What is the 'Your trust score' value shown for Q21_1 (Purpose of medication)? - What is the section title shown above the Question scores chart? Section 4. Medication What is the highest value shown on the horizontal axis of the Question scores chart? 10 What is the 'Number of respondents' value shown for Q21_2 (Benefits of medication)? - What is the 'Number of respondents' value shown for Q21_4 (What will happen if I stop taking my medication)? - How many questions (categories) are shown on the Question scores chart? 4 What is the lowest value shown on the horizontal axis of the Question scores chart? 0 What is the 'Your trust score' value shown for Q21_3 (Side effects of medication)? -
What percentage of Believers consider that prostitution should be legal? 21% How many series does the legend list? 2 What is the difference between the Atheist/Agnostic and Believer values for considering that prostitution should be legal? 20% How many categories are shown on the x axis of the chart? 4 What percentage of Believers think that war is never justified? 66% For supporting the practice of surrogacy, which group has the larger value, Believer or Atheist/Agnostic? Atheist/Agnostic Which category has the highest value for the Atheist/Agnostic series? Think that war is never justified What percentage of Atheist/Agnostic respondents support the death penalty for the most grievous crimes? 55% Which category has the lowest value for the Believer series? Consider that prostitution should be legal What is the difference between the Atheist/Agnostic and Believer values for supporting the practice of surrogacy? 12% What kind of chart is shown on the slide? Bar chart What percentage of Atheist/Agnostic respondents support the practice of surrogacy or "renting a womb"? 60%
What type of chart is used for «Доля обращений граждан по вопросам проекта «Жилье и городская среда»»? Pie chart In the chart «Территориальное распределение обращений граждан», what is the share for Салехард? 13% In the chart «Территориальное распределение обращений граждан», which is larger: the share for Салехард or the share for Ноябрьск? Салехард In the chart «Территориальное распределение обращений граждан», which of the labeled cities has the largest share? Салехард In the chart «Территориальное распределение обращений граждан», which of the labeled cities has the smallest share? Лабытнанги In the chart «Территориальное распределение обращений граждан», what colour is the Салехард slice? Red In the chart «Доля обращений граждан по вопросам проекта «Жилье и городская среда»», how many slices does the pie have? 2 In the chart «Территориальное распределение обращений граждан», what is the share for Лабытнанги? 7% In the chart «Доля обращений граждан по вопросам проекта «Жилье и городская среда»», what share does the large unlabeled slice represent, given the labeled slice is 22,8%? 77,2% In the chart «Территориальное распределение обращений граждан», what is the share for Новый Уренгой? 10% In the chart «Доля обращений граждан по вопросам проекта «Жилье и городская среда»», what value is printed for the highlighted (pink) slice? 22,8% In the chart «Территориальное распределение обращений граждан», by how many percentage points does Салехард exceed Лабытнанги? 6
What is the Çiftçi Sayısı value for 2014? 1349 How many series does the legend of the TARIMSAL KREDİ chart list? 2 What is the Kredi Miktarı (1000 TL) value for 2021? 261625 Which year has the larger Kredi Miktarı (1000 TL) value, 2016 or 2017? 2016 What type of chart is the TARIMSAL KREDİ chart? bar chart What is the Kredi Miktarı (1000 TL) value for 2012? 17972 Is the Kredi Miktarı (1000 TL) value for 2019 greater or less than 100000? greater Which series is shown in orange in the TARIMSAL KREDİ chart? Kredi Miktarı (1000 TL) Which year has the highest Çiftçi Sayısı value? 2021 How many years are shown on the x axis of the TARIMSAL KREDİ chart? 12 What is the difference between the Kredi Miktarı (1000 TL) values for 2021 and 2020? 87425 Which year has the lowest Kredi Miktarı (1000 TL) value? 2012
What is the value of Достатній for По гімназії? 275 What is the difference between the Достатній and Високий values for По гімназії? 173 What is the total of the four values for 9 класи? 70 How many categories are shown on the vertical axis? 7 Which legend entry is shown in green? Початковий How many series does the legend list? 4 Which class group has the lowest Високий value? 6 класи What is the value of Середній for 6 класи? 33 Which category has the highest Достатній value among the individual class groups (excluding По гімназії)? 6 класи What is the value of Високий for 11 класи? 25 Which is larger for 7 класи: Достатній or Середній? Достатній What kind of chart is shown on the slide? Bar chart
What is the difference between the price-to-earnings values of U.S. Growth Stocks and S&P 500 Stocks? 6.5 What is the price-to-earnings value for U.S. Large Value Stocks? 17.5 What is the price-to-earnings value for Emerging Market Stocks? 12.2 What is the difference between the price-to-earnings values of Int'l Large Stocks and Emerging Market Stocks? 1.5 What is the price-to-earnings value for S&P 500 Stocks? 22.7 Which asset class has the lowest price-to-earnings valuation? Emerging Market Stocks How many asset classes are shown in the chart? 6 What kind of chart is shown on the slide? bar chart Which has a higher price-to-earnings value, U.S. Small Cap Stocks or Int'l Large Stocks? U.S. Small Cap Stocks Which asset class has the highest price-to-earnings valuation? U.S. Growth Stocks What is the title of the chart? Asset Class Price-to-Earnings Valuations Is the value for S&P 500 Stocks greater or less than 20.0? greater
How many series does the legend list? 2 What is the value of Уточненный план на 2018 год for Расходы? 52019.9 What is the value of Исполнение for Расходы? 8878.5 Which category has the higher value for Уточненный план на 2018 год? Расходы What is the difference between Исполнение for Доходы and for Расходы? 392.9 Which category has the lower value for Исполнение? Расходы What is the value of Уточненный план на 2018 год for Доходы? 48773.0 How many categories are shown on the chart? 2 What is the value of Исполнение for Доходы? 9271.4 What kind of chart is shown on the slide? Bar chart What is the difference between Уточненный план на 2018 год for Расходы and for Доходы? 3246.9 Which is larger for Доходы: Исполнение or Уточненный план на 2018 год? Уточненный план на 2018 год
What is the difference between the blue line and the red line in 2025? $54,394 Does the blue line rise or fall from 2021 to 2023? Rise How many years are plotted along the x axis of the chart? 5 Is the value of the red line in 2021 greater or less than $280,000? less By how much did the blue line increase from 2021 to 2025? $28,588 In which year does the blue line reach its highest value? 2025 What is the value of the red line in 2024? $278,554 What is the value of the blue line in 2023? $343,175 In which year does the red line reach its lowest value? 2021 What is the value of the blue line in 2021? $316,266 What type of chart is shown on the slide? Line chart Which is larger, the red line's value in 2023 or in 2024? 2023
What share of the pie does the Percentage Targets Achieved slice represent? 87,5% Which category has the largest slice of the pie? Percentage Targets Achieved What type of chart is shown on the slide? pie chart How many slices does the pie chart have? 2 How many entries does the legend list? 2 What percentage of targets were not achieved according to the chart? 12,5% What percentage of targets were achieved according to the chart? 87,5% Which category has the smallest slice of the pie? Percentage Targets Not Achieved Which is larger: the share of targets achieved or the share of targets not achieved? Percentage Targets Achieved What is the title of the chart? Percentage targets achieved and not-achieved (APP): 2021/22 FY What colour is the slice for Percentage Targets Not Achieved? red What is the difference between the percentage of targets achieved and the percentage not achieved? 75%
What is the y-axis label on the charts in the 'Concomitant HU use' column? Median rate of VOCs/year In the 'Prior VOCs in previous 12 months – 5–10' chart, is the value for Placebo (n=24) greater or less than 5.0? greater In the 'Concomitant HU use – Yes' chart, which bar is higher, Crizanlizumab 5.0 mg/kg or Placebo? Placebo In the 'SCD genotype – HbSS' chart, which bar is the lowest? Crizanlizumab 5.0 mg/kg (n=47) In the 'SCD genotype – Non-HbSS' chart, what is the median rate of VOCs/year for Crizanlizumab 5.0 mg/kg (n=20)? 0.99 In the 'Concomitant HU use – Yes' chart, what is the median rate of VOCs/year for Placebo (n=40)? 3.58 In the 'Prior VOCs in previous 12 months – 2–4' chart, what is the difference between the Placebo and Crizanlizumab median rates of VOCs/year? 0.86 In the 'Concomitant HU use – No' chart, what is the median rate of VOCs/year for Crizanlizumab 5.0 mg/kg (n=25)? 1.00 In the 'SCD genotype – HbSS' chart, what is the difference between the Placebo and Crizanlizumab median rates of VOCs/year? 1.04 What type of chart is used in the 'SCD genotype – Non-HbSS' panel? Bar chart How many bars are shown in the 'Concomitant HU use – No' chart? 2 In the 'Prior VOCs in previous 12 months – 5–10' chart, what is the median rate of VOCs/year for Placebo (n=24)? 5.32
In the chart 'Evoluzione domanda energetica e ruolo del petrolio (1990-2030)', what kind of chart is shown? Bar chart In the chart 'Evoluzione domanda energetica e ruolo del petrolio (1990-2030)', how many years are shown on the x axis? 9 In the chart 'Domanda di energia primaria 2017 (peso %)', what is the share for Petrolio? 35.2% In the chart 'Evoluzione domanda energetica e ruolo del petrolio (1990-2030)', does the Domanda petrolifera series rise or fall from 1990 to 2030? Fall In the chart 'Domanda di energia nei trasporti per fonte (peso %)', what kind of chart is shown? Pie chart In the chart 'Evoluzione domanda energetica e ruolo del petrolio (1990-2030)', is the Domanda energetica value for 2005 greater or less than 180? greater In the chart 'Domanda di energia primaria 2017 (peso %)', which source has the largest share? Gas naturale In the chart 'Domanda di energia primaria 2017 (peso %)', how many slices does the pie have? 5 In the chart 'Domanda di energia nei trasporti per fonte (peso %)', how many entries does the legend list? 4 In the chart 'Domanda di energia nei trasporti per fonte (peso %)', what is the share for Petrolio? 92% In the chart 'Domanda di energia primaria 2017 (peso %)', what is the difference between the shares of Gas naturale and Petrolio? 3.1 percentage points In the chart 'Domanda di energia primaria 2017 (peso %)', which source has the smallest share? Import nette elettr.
★ ★ ★
> [What is expected]: Render the listing as a numbered list, from its first line up to and including the line with "What percentage of Believers consider", and leave out any blank lines.

> [Solution to the problem]:
1. What is the 'Your trust score' value shown for Q21_1 (Purpose of medication)? - What is the section title shown above the Question scores chart? Section 4. Medication What is the highest value shown on the horizontal axis of the Question scores chart? 10 What is the 'Number of respondents' value shown for Q21_2 (Benefits of medication)? - What is the 'Number of respondents' value shown for Q21_4 (What will happen if I stop taking my medication)? - How many questions (categories) are shown on the Question scores chart? 4 What is the lowest value shown on the horizontal axis of the Question scores chart? 0 What is the 'Your trust score' value shown for Q21_3 (Side effects of medication)? -
2. What percentage of Believers consider that prostitution should be legal? 21% How many series does the legend list? 2 What is the difference between the Atheist/Agnostic and Believer values for considering that prostitution should be legal? 20% How many categories are shown on the x axis of the chart? 4 What percentage of Believers think that war is never justified? 66% For supporting the practice of surrogacy, which group has the larger value, Believer or Atheist/Agnostic? Atheist/Agnostic Which category has the highest value for the Atheist/Agnostic series? Think that war is never justified What percentage of Atheist/Agnostic respondents support the death penalty for the most grievous crimes? 55% Which category has the lowest value for the Believer series? Consider that prostitution should be legal What is the difference between the Atheist/Agnostic and Believer values for supporting the practice of surrogacy? 12% What kind of chart is shown on the slide? Bar chart What percentage of Atheist/Agnostic respondents support the practice of surrogacy or "renting a womb"? 60%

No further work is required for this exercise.